List every day or awareness observance named in the essay below.

Provided text ->
════════

I have a headache. I don’t know where to start.

It hurts, threatening to burst under the weight of it all.

It’s just another speech on the US 2016 election campaign. Still, underneath that, there were parts that were all, essentially about human decency.

Michelle Obama spoke and I listened and I felt the familiar stinging of tears starting to form in my eyes.

I put off listening, as Facebook’s newsfeed blew up with people sharing the speech and lamenting its sincerity and harsh reality. Finally, after a bad day of becoming choked up on New York Times Modern Love essays about children and adoption, I thought, “why not?”

Every day I can’t believe it. The days are constant: International Day of the Girl (which Michelle mentions), World Sight Day, Blindness Awareness, White Cane Awareness and people can never seem to settle on the correct word order for some of these. But I guess it doesn’t matter what you call it. We’re all just trying to get by and to be heard and valued.

I see less and less and yet it’s what I hear that I can’t believe.

I hear things on my television
screen
that I can’t believe I’m hearing.

I doubt my own hearing, one of my strongest remaining senses.

I feel vulnerable every time I walk out there, a visually impaired woman with her white cane. Am I standing out? Or am I invisible?

════════

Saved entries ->

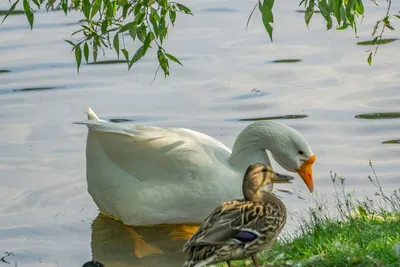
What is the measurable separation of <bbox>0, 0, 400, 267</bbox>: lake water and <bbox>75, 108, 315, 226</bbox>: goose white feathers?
0.34 metres

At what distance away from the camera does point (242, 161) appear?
935cm

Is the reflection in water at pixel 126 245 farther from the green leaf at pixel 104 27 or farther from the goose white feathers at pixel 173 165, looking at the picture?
the green leaf at pixel 104 27

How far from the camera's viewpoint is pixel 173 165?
9242 mm

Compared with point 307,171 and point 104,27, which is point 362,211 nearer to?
point 307,171

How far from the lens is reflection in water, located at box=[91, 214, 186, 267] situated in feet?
28.7

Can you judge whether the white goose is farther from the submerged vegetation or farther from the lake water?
the submerged vegetation

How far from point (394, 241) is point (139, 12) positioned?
2420 millimetres

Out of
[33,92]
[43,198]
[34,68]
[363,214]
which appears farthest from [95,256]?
[34,68]

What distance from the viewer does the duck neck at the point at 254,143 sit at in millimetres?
9328

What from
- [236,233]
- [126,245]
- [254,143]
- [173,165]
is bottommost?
[126,245]

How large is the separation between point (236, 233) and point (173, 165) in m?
3.09

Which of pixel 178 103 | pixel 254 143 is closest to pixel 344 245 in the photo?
pixel 254 143

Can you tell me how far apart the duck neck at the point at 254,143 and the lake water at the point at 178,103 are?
2.60ft

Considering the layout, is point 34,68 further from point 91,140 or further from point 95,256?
point 95,256
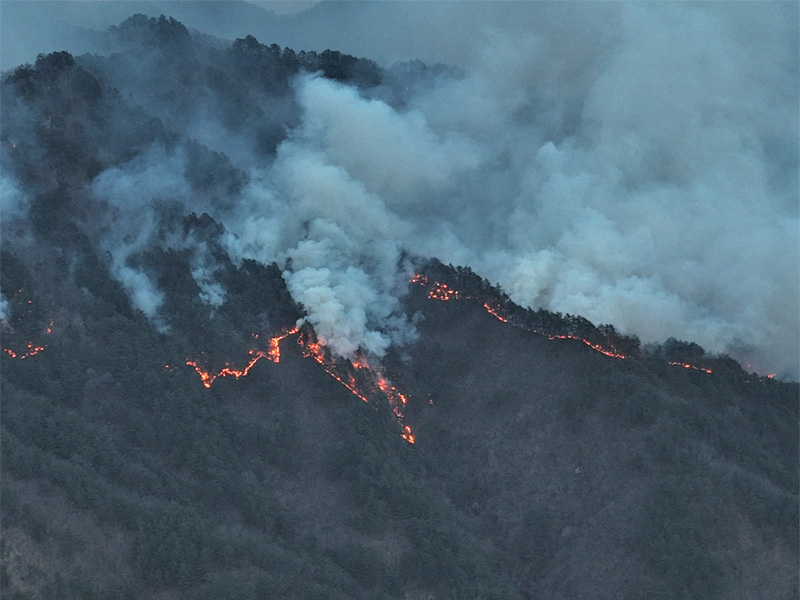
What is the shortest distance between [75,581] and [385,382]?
2545 cm

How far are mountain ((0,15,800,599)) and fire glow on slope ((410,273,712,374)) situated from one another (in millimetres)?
148

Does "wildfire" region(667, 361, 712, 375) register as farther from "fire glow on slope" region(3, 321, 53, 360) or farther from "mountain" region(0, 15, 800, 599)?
"fire glow on slope" region(3, 321, 53, 360)

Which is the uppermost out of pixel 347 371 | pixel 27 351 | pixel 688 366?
pixel 688 366

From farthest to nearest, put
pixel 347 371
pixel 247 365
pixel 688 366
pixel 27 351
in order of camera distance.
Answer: pixel 688 366 → pixel 347 371 → pixel 247 365 → pixel 27 351

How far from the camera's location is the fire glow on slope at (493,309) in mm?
71500

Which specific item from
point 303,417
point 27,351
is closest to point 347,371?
point 303,417

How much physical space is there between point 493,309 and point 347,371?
37.5 feet

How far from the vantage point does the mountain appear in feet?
187

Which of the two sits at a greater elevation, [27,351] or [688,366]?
[688,366]

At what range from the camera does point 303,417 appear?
67812 mm

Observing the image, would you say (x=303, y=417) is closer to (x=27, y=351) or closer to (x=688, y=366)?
(x=27, y=351)

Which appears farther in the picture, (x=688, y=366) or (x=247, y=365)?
(x=688, y=366)

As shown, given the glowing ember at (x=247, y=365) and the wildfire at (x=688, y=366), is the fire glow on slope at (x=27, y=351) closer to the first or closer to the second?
the glowing ember at (x=247, y=365)

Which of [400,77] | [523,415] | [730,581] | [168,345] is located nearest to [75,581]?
[168,345]
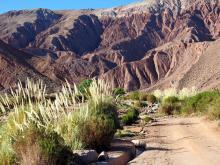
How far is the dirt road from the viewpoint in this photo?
12991 mm

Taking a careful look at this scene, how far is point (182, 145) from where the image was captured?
16.1 m

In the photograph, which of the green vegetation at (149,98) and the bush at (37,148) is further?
the green vegetation at (149,98)

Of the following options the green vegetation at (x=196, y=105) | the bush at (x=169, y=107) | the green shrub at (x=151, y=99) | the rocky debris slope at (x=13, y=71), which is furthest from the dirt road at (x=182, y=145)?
the rocky debris slope at (x=13, y=71)

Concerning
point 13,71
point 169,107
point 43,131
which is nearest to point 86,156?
point 43,131

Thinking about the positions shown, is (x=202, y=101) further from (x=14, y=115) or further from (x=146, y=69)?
(x=146, y=69)

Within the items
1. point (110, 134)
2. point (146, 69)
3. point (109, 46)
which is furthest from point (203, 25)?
point (110, 134)

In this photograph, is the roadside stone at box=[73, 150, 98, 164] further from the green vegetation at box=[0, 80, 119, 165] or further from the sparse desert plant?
the sparse desert plant

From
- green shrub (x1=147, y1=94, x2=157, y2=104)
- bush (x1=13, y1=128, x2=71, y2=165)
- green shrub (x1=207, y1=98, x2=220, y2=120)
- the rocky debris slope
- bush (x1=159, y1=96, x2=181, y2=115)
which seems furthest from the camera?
the rocky debris slope

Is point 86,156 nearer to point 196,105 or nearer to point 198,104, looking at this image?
point 198,104

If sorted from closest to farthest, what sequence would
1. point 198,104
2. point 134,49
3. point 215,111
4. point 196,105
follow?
point 215,111 < point 198,104 < point 196,105 < point 134,49

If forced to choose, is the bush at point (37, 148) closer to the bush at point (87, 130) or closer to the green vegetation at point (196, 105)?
the bush at point (87, 130)

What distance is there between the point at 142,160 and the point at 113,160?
884 mm

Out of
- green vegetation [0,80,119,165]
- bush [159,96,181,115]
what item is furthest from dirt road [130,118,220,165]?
bush [159,96,181,115]

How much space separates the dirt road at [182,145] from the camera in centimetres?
1299
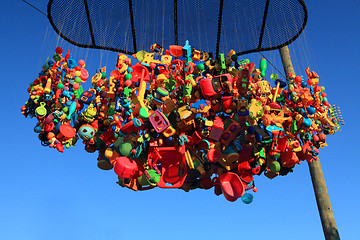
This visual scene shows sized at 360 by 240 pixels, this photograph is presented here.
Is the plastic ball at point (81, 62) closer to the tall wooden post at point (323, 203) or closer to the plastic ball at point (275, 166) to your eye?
the plastic ball at point (275, 166)

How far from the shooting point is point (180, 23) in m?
6.59

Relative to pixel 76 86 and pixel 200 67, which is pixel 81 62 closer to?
pixel 76 86

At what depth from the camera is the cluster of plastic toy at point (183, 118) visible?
349 centimetres

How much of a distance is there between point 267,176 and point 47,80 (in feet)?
9.31

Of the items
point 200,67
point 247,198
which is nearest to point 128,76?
point 200,67

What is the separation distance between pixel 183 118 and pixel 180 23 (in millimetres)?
3678

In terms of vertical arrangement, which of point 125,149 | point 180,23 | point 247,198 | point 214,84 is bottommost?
point 247,198

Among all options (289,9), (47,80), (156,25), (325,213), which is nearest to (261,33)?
(289,9)

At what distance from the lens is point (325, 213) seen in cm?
574

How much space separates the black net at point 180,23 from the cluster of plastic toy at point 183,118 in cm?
179

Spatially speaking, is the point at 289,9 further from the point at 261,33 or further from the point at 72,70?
the point at 72,70

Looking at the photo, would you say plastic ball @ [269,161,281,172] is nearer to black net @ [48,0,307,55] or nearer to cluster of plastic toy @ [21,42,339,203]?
cluster of plastic toy @ [21,42,339,203]

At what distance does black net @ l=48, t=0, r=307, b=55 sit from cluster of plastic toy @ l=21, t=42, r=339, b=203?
179 centimetres

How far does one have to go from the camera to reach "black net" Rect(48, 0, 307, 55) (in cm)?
555
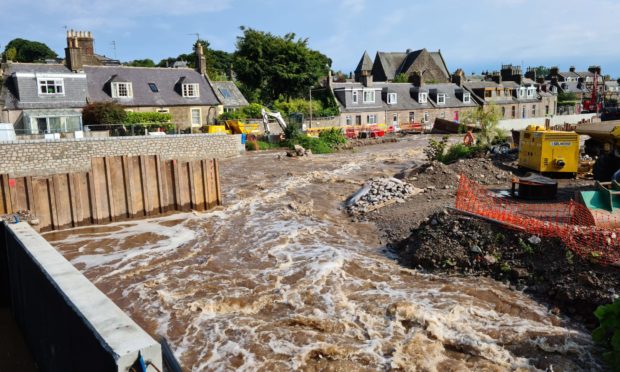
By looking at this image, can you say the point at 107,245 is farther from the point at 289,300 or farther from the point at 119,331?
the point at 119,331

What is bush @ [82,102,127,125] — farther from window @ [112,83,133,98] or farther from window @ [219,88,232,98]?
window @ [219,88,232,98]

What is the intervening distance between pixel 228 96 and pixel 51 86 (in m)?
16.0

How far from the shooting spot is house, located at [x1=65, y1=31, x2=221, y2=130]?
127 feet

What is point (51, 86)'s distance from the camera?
35.7 m

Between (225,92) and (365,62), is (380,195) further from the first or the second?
(365,62)

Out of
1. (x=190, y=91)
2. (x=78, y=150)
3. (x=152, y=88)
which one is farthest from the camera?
(x=190, y=91)

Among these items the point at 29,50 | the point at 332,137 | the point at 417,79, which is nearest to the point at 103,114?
the point at 332,137

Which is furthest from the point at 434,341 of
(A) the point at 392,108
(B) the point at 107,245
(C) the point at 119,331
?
(A) the point at 392,108

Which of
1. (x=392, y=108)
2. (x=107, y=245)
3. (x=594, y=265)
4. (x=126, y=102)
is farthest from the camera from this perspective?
(x=392, y=108)

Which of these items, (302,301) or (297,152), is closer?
(302,301)

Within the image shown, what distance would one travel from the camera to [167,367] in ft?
17.9

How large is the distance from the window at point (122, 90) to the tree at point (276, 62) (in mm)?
15269

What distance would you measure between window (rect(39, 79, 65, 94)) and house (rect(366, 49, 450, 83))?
4948 cm

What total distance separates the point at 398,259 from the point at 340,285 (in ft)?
7.55
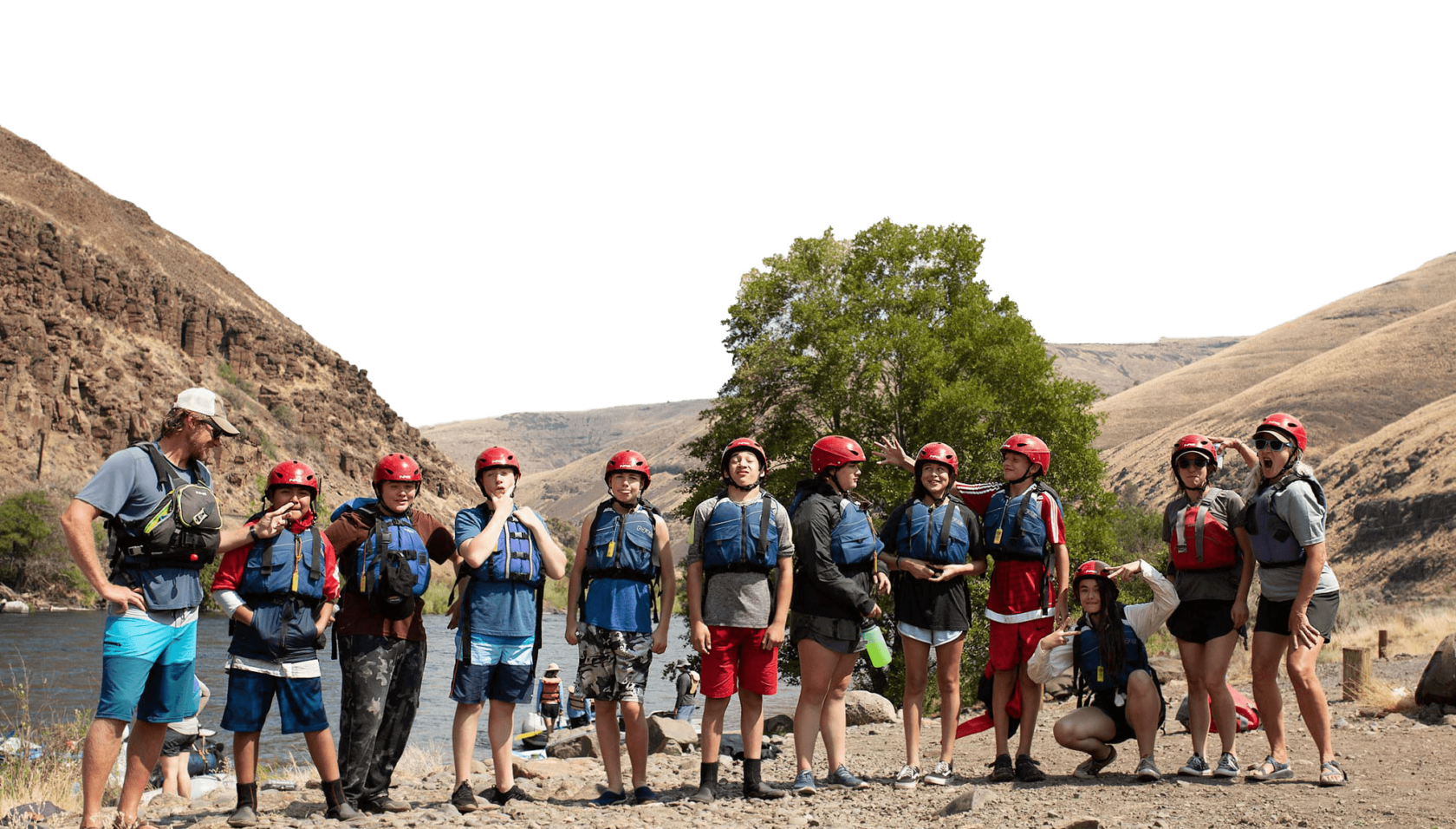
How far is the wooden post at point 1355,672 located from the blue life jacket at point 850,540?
7614mm

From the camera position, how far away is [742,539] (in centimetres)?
737

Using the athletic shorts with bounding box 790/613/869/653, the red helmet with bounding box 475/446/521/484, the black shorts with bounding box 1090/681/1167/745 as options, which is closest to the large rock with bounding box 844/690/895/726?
the black shorts with bounding box 1090/681/1167/745

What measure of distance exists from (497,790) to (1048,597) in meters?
4.09

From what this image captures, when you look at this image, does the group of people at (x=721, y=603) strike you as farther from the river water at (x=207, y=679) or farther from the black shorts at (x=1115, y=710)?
the river water at (x=207, y=679)

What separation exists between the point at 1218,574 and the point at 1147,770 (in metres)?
1.44

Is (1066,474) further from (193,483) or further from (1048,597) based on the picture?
(193,483)

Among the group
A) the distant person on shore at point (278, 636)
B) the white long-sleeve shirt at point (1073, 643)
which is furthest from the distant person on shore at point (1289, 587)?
the distant person on shore at point (278, 636)

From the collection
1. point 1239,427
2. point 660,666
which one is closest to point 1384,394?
point 1239,427

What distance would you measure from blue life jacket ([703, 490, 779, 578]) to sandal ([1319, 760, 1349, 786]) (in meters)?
3.83

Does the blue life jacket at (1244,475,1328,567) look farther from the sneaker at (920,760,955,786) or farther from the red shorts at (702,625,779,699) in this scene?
the red shorts at (702,625,779,699)

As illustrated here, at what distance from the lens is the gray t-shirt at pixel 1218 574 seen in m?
7.48

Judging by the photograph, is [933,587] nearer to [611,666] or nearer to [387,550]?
[611,666]

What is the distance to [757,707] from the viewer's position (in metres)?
7.43

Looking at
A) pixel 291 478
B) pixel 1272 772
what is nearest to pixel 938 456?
pixel 1272 772
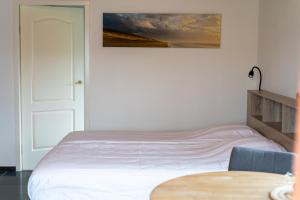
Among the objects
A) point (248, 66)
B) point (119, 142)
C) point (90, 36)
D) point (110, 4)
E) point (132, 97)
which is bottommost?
point (119, 142)

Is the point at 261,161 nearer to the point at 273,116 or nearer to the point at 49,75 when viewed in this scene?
the point at 273,116

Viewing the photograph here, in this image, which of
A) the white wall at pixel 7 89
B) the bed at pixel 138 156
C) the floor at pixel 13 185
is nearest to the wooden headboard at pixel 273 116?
the bed at pixel 138 156

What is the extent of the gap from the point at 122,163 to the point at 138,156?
9.6 inches

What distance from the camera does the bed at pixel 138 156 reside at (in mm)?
2723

════════

Solution to this exercise -> International Day of the Girl, World Sight Day, Blindness Awareness, White Cane Awareness